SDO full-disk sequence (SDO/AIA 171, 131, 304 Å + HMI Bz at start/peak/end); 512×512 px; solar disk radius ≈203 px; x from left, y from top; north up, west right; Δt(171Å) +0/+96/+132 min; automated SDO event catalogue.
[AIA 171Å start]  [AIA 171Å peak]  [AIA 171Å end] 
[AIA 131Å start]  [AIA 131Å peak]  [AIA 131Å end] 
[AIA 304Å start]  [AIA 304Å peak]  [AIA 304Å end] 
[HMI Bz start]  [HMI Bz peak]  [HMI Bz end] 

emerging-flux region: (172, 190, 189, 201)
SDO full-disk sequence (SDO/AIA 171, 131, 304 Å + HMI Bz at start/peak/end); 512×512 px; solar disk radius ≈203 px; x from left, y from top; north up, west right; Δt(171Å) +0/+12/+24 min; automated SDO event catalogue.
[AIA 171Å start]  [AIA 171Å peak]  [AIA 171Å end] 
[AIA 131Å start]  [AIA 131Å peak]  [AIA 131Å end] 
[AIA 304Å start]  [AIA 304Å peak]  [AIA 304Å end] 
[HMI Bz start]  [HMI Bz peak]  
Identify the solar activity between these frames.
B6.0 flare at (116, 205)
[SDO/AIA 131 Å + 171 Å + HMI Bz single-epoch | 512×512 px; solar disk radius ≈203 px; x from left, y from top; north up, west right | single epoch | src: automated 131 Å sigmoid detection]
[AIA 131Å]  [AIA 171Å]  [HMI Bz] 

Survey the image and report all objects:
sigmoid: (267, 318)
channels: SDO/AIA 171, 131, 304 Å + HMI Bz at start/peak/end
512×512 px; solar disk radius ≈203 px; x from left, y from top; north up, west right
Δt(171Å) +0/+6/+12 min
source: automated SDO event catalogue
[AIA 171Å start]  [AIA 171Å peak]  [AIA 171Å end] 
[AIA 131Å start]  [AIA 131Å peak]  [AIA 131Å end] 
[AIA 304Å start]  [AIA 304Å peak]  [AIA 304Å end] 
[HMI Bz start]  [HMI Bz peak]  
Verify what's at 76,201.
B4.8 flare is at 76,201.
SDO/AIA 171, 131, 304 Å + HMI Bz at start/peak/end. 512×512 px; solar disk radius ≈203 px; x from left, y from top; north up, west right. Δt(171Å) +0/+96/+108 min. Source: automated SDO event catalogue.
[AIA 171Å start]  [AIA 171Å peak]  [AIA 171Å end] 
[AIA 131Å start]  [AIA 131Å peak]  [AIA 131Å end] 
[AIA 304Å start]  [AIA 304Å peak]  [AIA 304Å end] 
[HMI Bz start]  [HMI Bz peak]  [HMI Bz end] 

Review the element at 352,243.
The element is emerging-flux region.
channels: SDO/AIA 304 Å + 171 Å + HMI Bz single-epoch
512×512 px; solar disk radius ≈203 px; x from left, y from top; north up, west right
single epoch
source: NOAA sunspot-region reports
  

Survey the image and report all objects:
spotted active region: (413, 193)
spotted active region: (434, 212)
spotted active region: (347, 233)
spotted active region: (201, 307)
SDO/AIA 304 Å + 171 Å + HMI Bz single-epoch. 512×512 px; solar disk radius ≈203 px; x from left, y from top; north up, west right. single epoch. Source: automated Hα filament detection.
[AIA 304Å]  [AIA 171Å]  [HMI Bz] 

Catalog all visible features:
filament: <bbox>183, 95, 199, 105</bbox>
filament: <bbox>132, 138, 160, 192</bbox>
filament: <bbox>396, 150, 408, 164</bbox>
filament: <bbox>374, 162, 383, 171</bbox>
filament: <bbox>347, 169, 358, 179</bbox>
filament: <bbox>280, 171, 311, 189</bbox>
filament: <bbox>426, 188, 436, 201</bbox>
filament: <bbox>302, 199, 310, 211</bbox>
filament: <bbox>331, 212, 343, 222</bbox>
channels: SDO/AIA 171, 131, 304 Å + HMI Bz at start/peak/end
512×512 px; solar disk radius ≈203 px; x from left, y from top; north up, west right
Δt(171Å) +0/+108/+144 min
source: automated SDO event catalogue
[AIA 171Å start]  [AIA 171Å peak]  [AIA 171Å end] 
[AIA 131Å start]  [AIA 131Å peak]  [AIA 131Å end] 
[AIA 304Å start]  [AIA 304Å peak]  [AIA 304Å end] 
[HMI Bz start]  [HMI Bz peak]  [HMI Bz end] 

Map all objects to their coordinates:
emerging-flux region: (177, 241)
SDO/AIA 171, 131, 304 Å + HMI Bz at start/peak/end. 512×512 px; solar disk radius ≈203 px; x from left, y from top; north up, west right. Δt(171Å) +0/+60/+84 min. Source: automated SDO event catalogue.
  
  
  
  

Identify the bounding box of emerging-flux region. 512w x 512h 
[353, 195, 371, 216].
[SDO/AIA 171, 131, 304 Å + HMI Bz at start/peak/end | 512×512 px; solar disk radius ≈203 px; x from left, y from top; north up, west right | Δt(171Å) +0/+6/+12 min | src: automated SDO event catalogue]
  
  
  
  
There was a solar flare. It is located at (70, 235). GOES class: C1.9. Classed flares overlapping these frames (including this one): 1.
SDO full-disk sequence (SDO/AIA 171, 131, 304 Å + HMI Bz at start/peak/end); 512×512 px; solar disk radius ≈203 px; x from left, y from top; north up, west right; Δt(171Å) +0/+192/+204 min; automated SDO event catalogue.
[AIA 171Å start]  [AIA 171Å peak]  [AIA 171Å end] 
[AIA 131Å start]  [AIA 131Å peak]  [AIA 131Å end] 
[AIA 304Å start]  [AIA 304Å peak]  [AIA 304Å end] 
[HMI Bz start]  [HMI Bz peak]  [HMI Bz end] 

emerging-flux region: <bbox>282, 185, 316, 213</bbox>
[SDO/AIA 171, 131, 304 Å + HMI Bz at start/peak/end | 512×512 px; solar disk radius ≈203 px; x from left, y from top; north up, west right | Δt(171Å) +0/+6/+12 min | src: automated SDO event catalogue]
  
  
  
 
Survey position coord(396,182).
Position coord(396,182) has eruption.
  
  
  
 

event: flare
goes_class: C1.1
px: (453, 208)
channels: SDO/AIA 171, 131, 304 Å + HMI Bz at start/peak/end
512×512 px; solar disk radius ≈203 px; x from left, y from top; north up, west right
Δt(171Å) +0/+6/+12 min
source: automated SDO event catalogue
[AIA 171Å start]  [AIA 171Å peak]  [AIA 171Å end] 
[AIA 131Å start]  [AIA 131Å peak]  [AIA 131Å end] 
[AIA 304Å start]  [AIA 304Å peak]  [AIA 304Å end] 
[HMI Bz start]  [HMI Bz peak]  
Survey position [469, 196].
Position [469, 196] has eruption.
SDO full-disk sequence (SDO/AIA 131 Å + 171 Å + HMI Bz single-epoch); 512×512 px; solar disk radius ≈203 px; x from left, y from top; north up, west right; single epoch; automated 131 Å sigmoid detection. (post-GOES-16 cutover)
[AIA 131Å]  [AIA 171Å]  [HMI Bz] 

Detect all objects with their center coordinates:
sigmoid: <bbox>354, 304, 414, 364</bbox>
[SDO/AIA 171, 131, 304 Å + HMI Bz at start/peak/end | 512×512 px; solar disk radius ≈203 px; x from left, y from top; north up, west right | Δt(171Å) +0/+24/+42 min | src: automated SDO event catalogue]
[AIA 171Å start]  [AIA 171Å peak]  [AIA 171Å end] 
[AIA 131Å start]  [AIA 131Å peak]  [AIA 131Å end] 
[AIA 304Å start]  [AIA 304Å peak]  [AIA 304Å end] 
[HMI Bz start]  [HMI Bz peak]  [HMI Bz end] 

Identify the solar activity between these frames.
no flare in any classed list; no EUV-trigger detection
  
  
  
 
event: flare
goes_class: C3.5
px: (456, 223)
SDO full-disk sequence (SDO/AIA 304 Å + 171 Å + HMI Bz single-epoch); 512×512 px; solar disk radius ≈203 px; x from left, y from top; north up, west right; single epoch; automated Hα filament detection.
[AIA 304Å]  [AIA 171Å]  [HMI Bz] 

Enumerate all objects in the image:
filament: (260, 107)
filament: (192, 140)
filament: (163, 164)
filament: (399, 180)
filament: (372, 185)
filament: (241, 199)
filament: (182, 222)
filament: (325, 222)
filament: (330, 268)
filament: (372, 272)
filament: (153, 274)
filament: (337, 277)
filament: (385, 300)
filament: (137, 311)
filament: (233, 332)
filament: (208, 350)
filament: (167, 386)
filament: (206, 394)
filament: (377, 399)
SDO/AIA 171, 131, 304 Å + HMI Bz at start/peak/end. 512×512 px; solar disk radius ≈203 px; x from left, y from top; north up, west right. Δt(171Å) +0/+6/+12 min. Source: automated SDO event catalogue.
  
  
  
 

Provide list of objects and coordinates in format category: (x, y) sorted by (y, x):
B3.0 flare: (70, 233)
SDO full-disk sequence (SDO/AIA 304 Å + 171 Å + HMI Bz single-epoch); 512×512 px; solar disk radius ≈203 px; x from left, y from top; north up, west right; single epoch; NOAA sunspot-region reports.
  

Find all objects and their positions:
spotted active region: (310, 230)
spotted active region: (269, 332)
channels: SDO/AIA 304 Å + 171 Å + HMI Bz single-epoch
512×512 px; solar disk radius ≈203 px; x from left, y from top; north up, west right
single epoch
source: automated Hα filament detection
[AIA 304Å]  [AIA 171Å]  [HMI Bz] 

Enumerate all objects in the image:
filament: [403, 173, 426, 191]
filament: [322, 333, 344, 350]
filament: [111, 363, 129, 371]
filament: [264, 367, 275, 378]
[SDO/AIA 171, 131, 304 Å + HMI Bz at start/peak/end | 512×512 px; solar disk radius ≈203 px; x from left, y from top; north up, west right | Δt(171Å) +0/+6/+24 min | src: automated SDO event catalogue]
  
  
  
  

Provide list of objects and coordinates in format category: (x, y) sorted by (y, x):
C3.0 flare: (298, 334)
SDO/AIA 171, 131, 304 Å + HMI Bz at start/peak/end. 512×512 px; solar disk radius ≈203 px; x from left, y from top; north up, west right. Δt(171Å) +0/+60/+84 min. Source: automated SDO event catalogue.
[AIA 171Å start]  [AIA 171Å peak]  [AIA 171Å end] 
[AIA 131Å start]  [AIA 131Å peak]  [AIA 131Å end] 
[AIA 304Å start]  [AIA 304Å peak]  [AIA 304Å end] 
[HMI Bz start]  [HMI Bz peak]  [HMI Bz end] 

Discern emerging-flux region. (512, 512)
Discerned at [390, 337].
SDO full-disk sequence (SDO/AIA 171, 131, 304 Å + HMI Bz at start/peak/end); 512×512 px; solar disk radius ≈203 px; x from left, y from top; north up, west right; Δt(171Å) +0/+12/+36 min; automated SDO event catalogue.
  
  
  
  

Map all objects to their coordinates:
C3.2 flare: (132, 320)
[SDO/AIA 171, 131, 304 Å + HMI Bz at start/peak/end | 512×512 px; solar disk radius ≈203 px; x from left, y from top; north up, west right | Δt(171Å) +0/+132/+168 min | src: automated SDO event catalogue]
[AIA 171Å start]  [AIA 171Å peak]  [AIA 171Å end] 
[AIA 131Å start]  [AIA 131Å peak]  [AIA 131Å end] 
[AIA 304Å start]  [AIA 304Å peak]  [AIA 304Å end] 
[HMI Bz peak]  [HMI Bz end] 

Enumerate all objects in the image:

### TASK ITEM
From the top of the material above, please transcribe each line exactly. Include the line with "B6.0 flare at (116, 205)" and end there.

### ANSWER SPACE
SDO full-disk sequence (SDO/AIA 171, 131, 304 Å + HMI Bz at start/peak/end); 512×512 px; solar disk radius ≈203 px; x from left, y from top; north up, west right; Δt(171Å) +0/+96/+132 min; automated SDO event catalogue.
[AIA 171Å start]  [AIA 171Å peak]  [AIA 171Å end] 
[AIA 131Å start]  [AIA 131Å peak]  [AIA 131Å end] 
[AIA 304Å start]  [AIA 304Å peak]  [AIA 304Å end] 
[HMI Bz start]  [HMI Bz peak]  [HMI Bz end] 

emerging-flux region: (172, 190, 189, 201)
SDO full-disk sequence (SDO/AIA 171, 131, 304 Å + HMI Bz at start/peak/end); 512×512 px; solar disk radius ≈203 px; x from left, y from top; north up, west right; Δt(171Å) +0/+12/+24 min; automated SDO event catalogue.
[AIA 171Å start]  [AIA 171Å peak]  [AIA 171Å end] 
[AIA 131Å start]  [AIA 131Å peak]  [AIA 131Å end] 
[AIA 304Å start]  [AIA 304Å peak]  [AIA 304Å end] 
[HMI Bz start]  [HMI Bz peak]  
Identify the solar activity between these frames.
B6.0 flare at (116, 205)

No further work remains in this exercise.